Van f 1500 werd slechts f 400 gered.
De Wolga, wier vischrijkheid vroeger zoo
groot was, dat er jaarlijks voor ruim 20 millioen
roebels visch werd gevangen, is door het vervoer
van naphta en petroleum zoodanig vergiftigd,
dat de visschen dreigen te sterven. Volgens
den Petersburger professor Grimm, zijn in de
jaren 1887, '88 en '89, 250 millioen pud 1 pud
gelijk 16 kilo) meest in slechte houten schepen
op de Wolga vervoerd.
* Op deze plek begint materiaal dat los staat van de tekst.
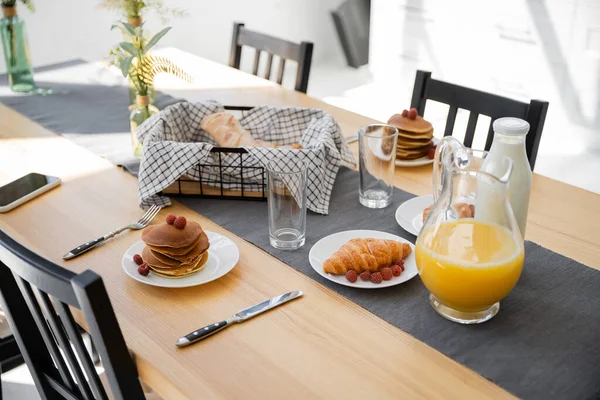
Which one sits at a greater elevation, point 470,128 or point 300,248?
point 470,128

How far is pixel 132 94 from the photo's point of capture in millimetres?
1895

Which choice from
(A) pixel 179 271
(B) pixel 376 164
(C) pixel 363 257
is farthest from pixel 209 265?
(B) pixel 376 164

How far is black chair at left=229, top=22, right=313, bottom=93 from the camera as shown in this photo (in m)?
2.28

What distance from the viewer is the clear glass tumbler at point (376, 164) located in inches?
57.8

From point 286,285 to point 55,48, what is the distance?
3322 millimetres

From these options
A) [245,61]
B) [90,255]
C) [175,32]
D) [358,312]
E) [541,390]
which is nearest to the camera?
[541,390]

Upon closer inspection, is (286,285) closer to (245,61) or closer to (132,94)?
(132,94)

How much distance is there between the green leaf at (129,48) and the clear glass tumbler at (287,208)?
60 centimetres

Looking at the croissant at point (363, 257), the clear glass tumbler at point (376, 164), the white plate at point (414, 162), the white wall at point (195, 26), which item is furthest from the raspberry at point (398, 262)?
the white wall at point (195, 26)

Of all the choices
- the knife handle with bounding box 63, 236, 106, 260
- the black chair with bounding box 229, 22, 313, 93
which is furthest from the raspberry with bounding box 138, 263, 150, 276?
the black chair with bounding box 229, 22, 313, 93

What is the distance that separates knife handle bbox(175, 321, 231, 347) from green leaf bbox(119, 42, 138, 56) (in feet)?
2.79

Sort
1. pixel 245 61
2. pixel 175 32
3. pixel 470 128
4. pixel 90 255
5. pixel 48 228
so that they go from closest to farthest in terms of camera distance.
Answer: pixel 90 255 < pixel 48 228 < pixel 470 128 < pixel 175 32 < pixel 245 61

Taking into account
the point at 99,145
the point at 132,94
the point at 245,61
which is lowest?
the point at 245,61

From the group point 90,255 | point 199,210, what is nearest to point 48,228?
point 90,255
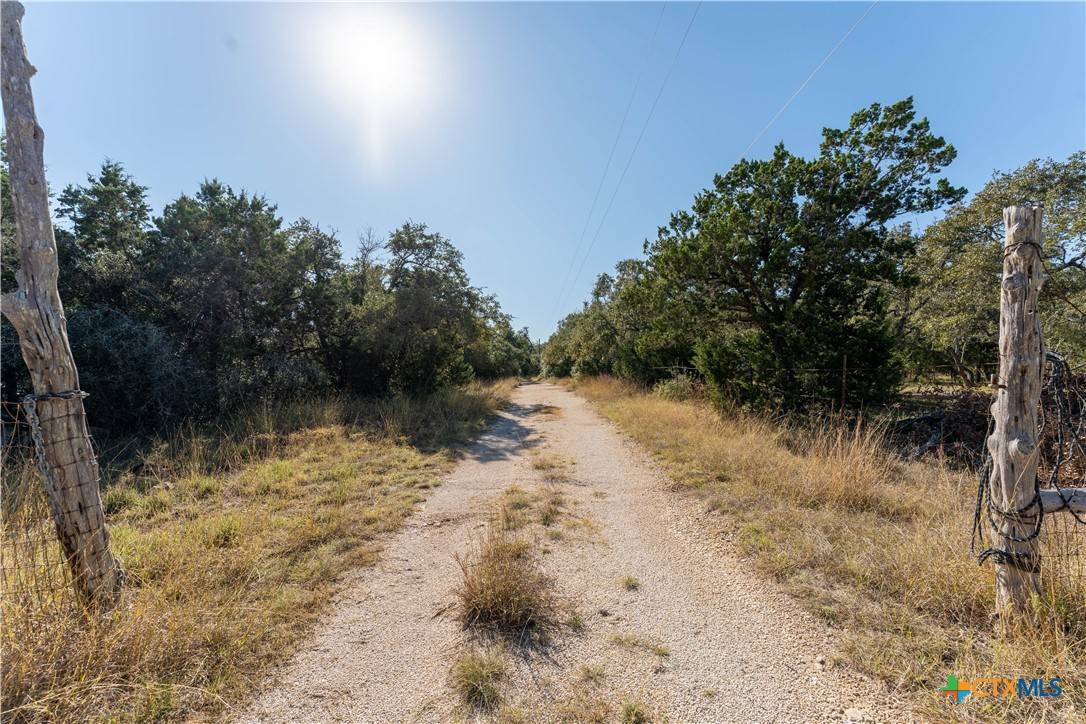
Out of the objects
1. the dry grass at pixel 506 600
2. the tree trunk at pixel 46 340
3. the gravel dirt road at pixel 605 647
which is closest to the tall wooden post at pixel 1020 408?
the gravel dirt road at pixel 605 647

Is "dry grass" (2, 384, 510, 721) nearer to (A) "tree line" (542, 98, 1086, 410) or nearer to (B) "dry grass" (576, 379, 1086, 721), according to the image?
(B) "dry grass" (576, 379, 1086, 721)

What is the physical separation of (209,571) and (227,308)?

Hij berekent, dat daarvan
minstens 7 millioen pud naphta en 20.000 pud
petroleum in de rivier terecht kwam, waardoor
de visschen werden vergiftigd of de insecten,
die hun tot voedsel dienen, werden gedood. De
professor dringt er sterk op aan, dat de regeering
maatregelen zal nemen om den geheelen ondergang
van de visscherij tegen te gaan, door o. a. te
gelasten, dat naphta en petroleum alleen in
ijzeren schepen op de rivieren mogen worden
vervoerd.
Do boschbrand te Fontainebleau is Maandag
opnieuw uitgebroken en weder zijn 25 bunders
pijnboomen van 50 jaar enz. verwoest.
Dinsdag zijn door een nieuwen brand andermaal
60 bunders, waaronder 46 in het „artistiek"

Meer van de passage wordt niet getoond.